_EXERCISE GOAL_
All of the listing, from first line to last, should be output exactly; the pictures stay out.

_DATA PROVIDED_
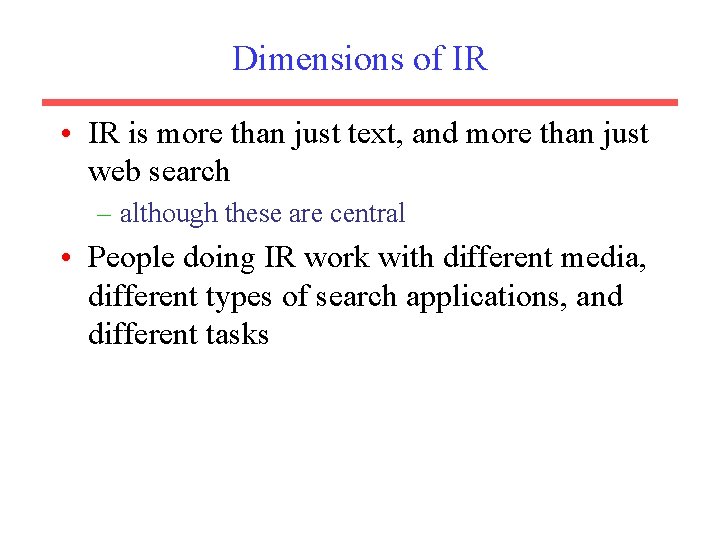 Dimensions of IR

• IR is more than just text, and more than just web search

– although these are central

• People doing IR work with different media, different types of search applications, and different tasks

_TASK RESPONSE_
 Dimensions of IR

• IR is more than just text, and more than just web search

– although these are central

• People doing IR work with different media, different types of search applications, and different tasks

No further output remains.